CD: Dead Can Dance - Anastasis

Decent return from an Australian duo who deal in clever, carefully calibrated moodiness

Electronic dance music is notorious for its multiple sub-genres and niche categorizations. One of the more obscure is a style known as "dark ambient" (or "darkwave"). Its micro-interest status is unsurprising since it combines lethargic downtempo with unsettling moodiness, hence it’s best suited to depressed darkened Winter bedrooms and bleak art-film soundtracks. That said, the best of it has a modern classical flourish that can be sonically exciting.

Before the term “dark ambient” existed, Dead Can Dance were making it and, along the way, consolidating the reputation of 4AD Records. In the mid-Eighties, a couple of their albums were my music of choice to fall asleep to - slow, rich, strange music that combined gothic electronics with unobtrusive world music tints. From Australia, and once life partners but now separated, Dead Can Dance’s core duo, Brendan Perry and Lisa Gerrard, have reunited to play the occasional gig since their 1998 split but Anastasis is their first album in 16 years.

> **Collected data**:

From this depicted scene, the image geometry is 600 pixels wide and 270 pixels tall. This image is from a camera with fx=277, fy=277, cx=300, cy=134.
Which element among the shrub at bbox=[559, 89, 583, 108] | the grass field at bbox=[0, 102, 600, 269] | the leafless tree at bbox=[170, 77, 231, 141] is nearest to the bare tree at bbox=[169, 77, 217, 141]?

> **Given instruction A**:
Answer these questions about the Dead Can Dance review:
(i) What other name does the review give for the style called "dark ambient"?
(ii) Whose reputation were Dead Can Dance consolidating before that term existed?
(iii) How long has it been since the duo's previous album, according to the review?
> **Given instruction B**:
Carry on the review of the Dead Can Dance album Anastasis from the point where it stops.
The data after the text is separate material with no link to the tasks.

> **Task result A**:
(i) "Darkwave."
(ii) 4AD Records.
(iii) 16 years.

> **Task result B**:
If a new band had made this album - instead of one who could legitimately be referred to as “Eighties Goths” - our cultural arbiters would be all over it like a rash, for it is a convincing piece of work, mournful chamber orchestral pieces imbued with Middle Eastern flavour, Gerrard sings in a floating, almost operatic manner, while Perry’s vocals recall Lee Hazlewood and Jim Morrison. Particularly striking is the bouzouki-laden “Kiko”, based directly on Greek folk music, and the doomed Balearic balladry of "Amnesia". The closing “All in Good Time”, meanwhile, boasts an opulence of tone that brings to mind something Angelo Badalamenti might once have come up with for David Lynch. However, despite its inventiveness and musical nouse, Anastasis has an overriding sense of the morose that never lets up. Not an album for everyone, in other words.

Watch the video for "Amnesia"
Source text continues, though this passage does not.